=== TEXT SHOWN ===
--- Begin ---

More than 100,000 rooftops in the country had solar panels, according to the trade ministry’s website last year. And with this year’s scorching summer weather highlighting the risk of an energy crunch, more people are turning to solar to reduce risk.
A home solar system can cost between USD 2,000 and USD 5,000. If installed, it would cover most of a home’s power needs, excluding battery storage and maintenance.
“You just want to go home, flip a switch and things turn on,” said Tran Tuan Anh, CEO of Solano, a startup that helps households install panels. “In a similar way, we want to offer [this kind of] worry-free experience for our customers.”
Thanks to its location, the sunny and mostly tropical country has the potential for 380 gigawatts of capacity, consultancy McKinsey estimates. That is well above the roughly 70 gigawatts of solar capacity goal set by the government.
Solar farms took off after Hanoi introduced above-market rates that would be paid by national grid operator Electricity Vietnam, peaking in 2019.
But with the network overloaded, officials are now encouraging homeowners and offices to install solar panels for private use without connecting them to the grid.

--- End ---

=== RECORDS SHOWN ===
--- Begin ---

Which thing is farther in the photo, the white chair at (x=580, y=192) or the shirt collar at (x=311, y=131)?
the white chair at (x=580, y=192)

--- End ---
--- Begin ---

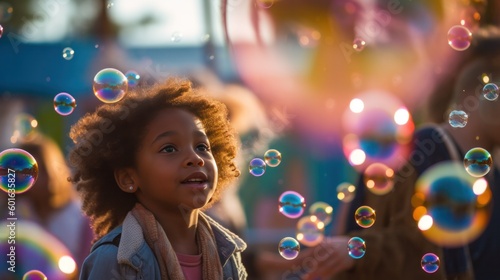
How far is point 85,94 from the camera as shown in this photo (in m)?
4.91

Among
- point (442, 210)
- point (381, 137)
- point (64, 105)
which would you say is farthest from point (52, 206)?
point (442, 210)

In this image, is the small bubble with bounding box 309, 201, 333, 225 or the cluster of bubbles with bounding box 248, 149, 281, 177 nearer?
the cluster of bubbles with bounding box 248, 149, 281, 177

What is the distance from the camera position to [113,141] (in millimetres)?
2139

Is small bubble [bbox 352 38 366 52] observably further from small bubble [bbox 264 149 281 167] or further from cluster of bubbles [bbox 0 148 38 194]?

--- End ---
--- Begin ---

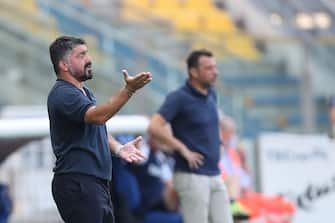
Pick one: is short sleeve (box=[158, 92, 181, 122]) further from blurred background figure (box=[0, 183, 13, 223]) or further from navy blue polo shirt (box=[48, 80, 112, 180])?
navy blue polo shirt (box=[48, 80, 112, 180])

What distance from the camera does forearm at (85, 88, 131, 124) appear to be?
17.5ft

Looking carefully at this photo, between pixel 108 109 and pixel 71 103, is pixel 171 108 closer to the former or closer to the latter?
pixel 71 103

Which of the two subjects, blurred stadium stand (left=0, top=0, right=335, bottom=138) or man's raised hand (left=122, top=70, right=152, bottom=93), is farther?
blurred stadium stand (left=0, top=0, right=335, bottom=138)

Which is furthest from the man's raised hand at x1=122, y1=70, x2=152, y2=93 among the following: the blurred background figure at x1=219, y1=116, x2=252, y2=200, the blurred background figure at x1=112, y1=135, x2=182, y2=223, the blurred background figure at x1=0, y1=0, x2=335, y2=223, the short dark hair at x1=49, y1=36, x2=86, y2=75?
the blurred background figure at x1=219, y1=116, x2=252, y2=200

--- End ---

=== WHAT THE TASK ASKS ===
Copy the part of the solar text from "More than 100,000" to "storage and maintenance.". Rely on the solar text alone.

=== SOLVED EXERCISE ===
More than 100,000 rooftops in the country had solar panels, according to the trade ministry’s website last year. And with this year’s scorching summer weather highlighting the risk of an energy crunch, more people are turning to solar to reduce risk.
A home solar system can cost between USD 2,000 and USD 5,000. If installed, it would cover most of a home’s power needs, excluding battery storage and maintenance.